Dr. Elshafie Khidir Saeid
In our previous writings, we indicated that the history of the political dialogue in Sudan is a history of failure and aggravation of the situation instead of leading to the resolution of the crisis. Why always this failure and how to avoid it? What are the main challenges that will face any political process in Sudan to the extent of bringing its failure? I think the answers to these two questions can be derived from the experiences that Sudan had witnessed, and we can summarize them in the following points:-
First, one of the direct reasons for the failure of any political process and any dialogue is the lack of seriousness, and if this or that party to the dialogue is dealing with the mechanism as a mere tactical maneuver to achieve the goals that satisfy its own interest. For example, in many cases, the ruling regimes deal with the political dialogue and negotiation to gain more time to continue staying in power and to disperse and fragment the opposition forces. The political experiences in Sudan and many other countries show that if the agendas of the political process are reduced to the issue of the power-sharing, then the rest of the issues, which constitute the core of the crisis, will turn into secondary annexes and often fall and fail with it the entire political process. In this case, the crisis will not only continue, rather, but it also gets worse.
Secondly, many processes of political dialogue and negotiation do not take into account the previous similar processes, so each new process starts from scratch or square one, while the logical and useful approach that goes in line with the scientific method, will stress that we should drive lessons from the previous political processes before entering into any new one.

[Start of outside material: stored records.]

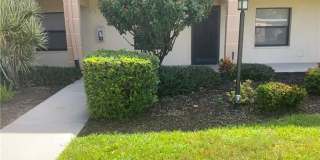 12170 Kelly Sands Way unit: 705 Gallery 21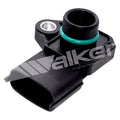 MANIFOLD ABSOLUTE PRESSURE SENSOR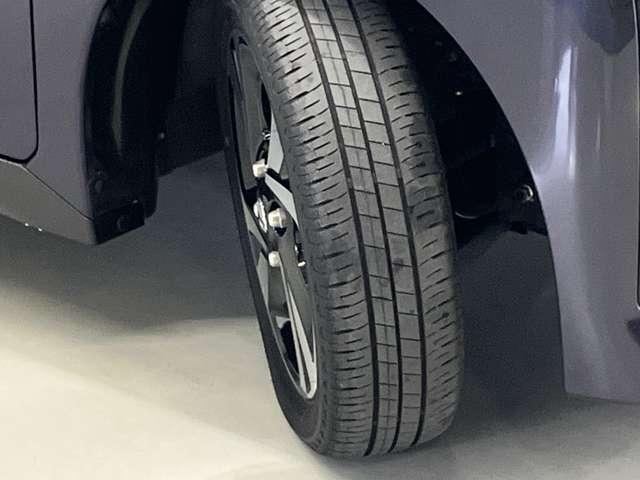 �����̃A���~�z�C�[���ŊO�ς��������悭�A�R�����ɂ���������Ă��܂���I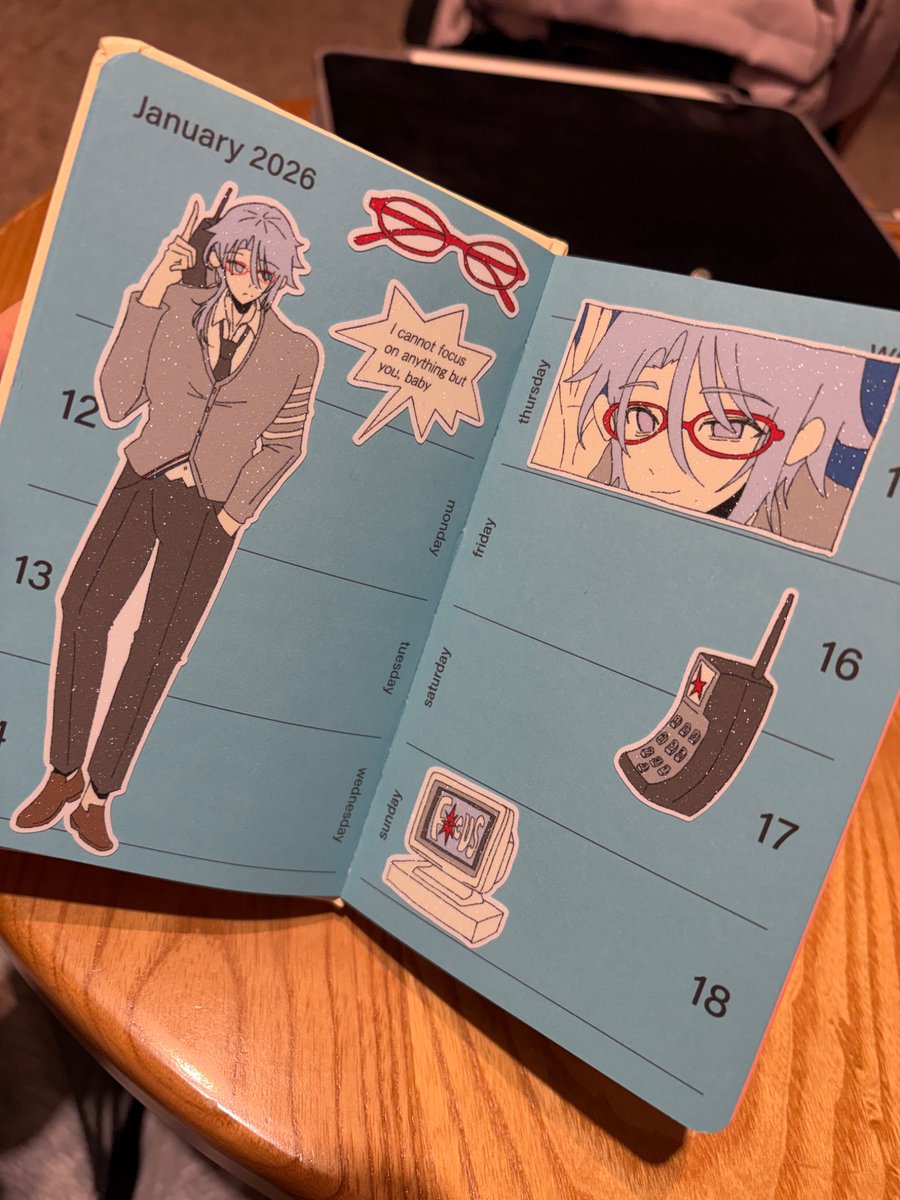 ei0.0❀ུ۪ tweet media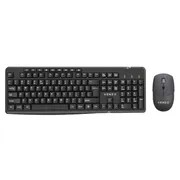 ست کیبورد و ماوس Dell V-828
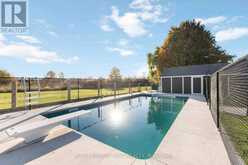1523 BARRON ROAD | Thorold Ontario | Slide Image Thirty-nine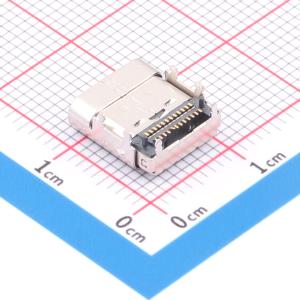 918-318K2023F40016商品缩略图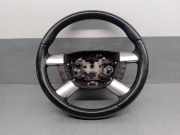 Lenker 4M513600CLW Ford Focus 2 Schrägheck 1.6 TDCi 16V 110 (G8DD)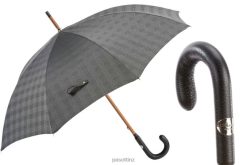 Umbrella | NZ PASOTTI Men 142 Milford-2 P - Quality Bespoke Umbrella VB8JV98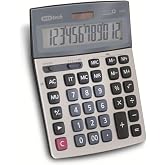 Mas 136000690200 Hesap Makinesi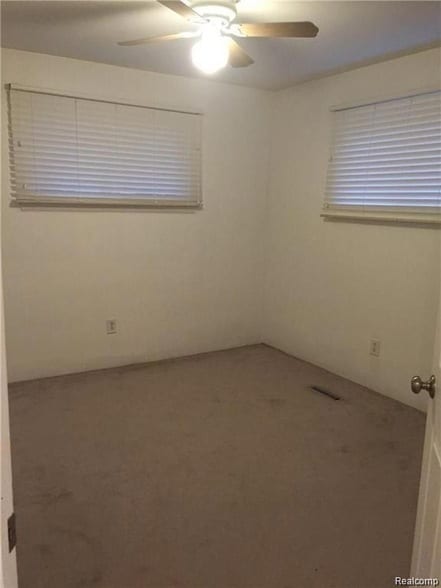 Building Photo - 541 Mary Ellen Rd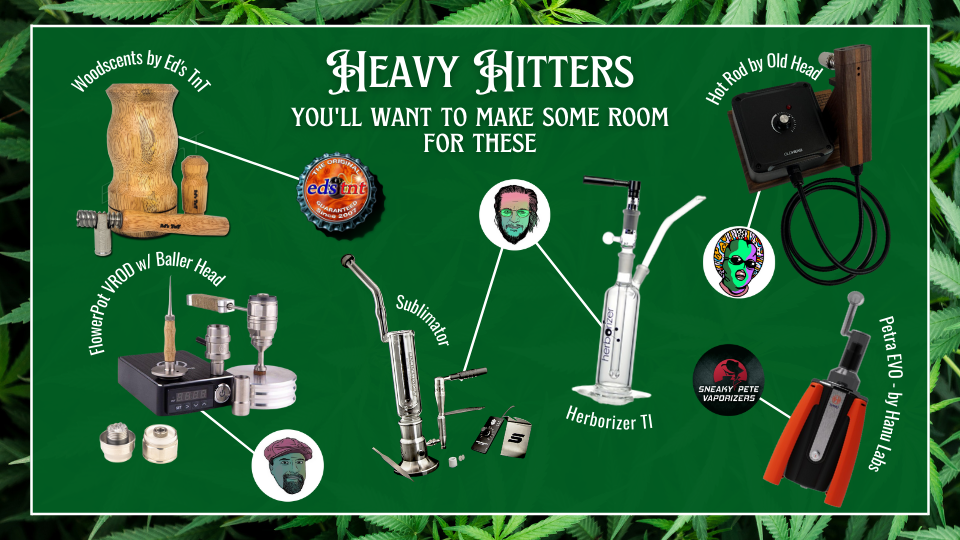 https://troyandjerry.com/wp-content/uploads/2021/11/7-Desktop-Vaporizer.png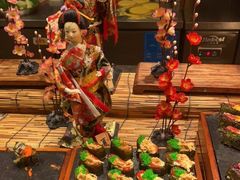 -纽斯特牛排自助餐厅(浦东文峰广场店)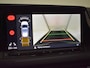 Volkswagen Golf 2.0 TSI GTI 300PK DSG/AUTO | Achteruitrijcamera | Cruise control adaptief | Stoelen stuurverwarming | Apple carplay Android auto | DAB | 19"LMV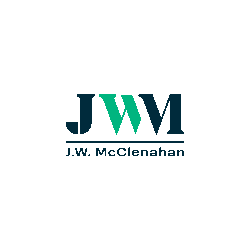 JW McClenehan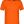 Color Dark/Orange (dor)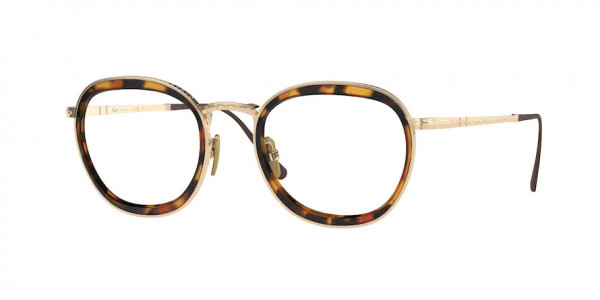 Persol PO5009VT Eyeglasses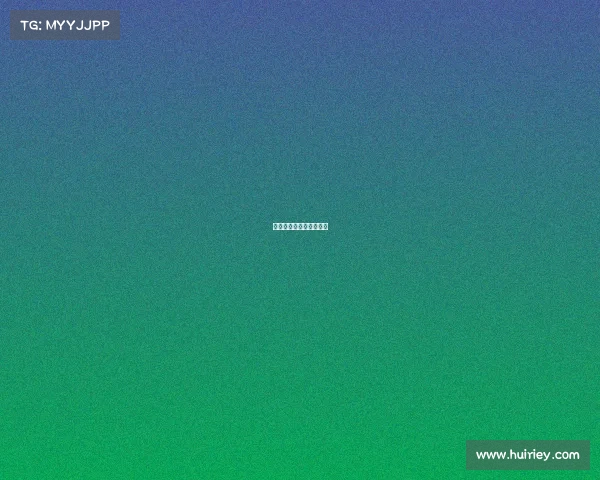 投资电子竞技赚钱吗知乎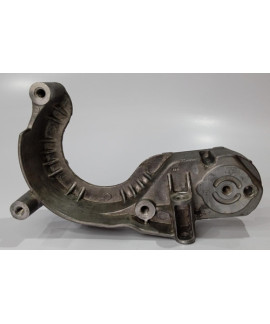Suporte Tensor Alternador Gm S10 2.8 Diesel 2014 - 2018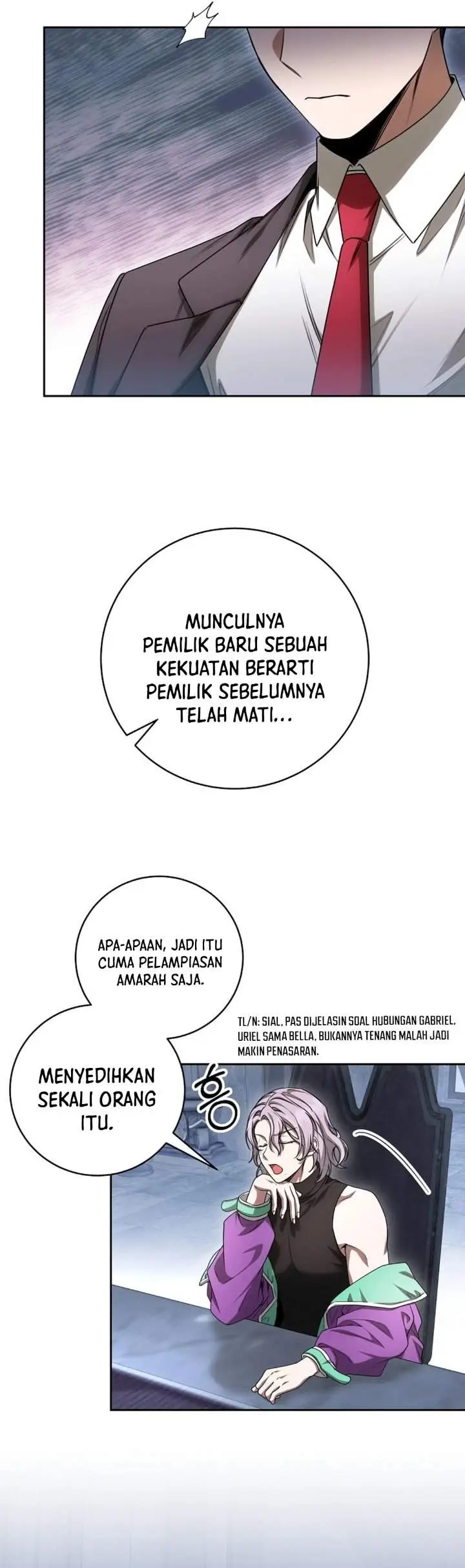 image-komik-the-possessed-villainess-is-causing-trouble-chapter-23-35/42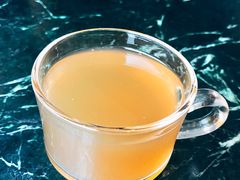 -兰溪小馆(东直门簋街店)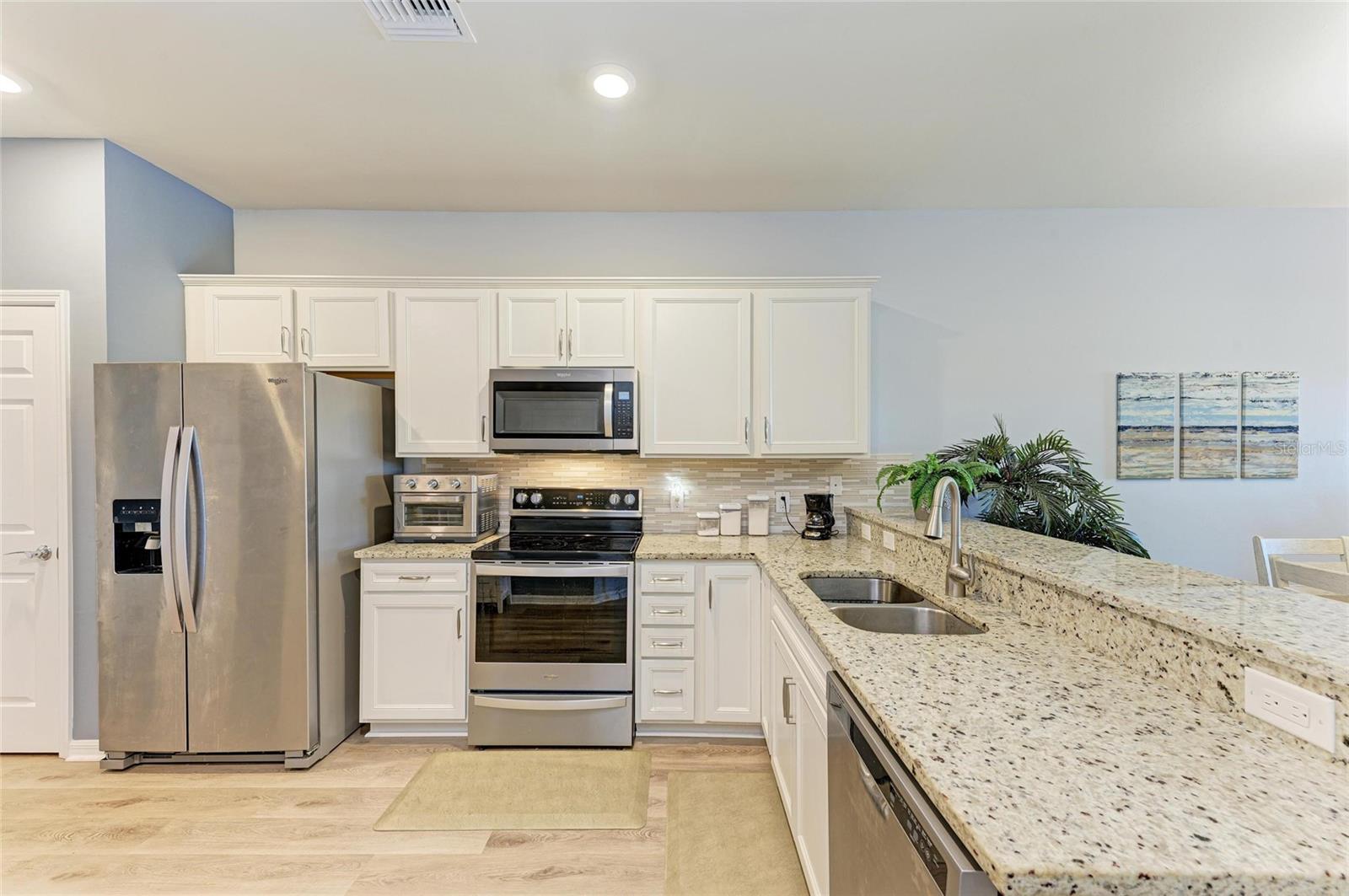 18900 BIANCHI ST, VENICE, FL, 34293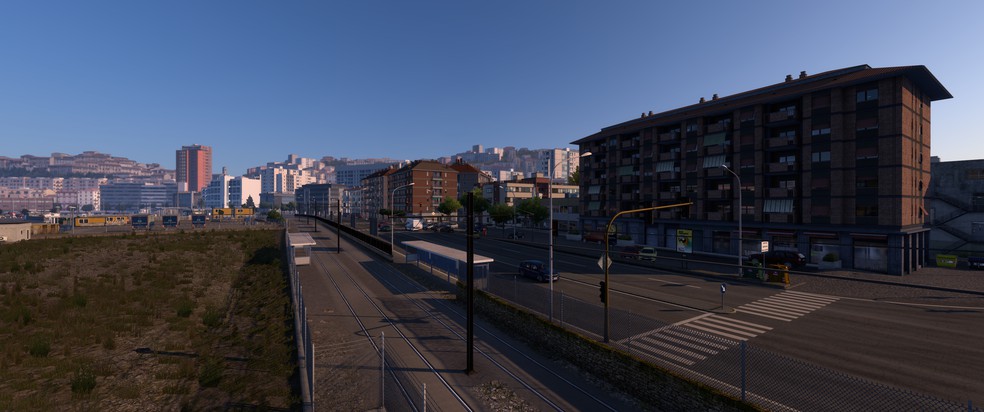 Image by askarbin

This is very important regardless of the outcomes of those previous processes, especially if those outcomes did not meet the desired ends of the parties and hence a reason to study the reasons behind that failure.
In the same context, it is useful, and even necessary, in every new political process, dialogue or negotiation; to consider and to put on the table of the new process the documents and agreements reached by the previous dialogue and negotiation processes. In this regard, the Sudanese political library is stocked with many of these important documents such as the documents of: the National Democratic Alliance Conference on Fundamental Issues, Asmara (June 1995), the Comprehensive Peace Agreement, Naivasha (January 2005), the Cairo Agreement (June 2005), the Abuja Agreement for Peace in Darfur (May 2006), the Eastern Sudan Agreement, Asmara (October 2006), the Darfur Doha Agreement (July 2011), the Civil Society Initiatives on Constitution-Making, Khartoum (December 2011), the New Dawn Charter, Kampala (January 2013), the Declaration of the Citizenship State and Democracy, Addis Ababa (December 2014), the Constitutional Declaration of the Sudan Call, Paris (March 2018), the Juba Peace Agreement (October 2020), and the Declaration of Principles signed between Al-Burhan and Al-Hilou, Juba (March 2021).
Third, the parties to the political process should have a clear vision of how to resolve the root causes of the crisis, otherwise, the political process will be doomed to stumble.
Fourthly, the parties should engage in the political process with a strong political will based on a willingness to make concessions and to accept the principles and rules of historical compromises. Otherwise, the failure of the process is imminent. As we have been repeatedly saying, in light of these historical concessions, there is no loser, while the biggest winner will be the country and its people.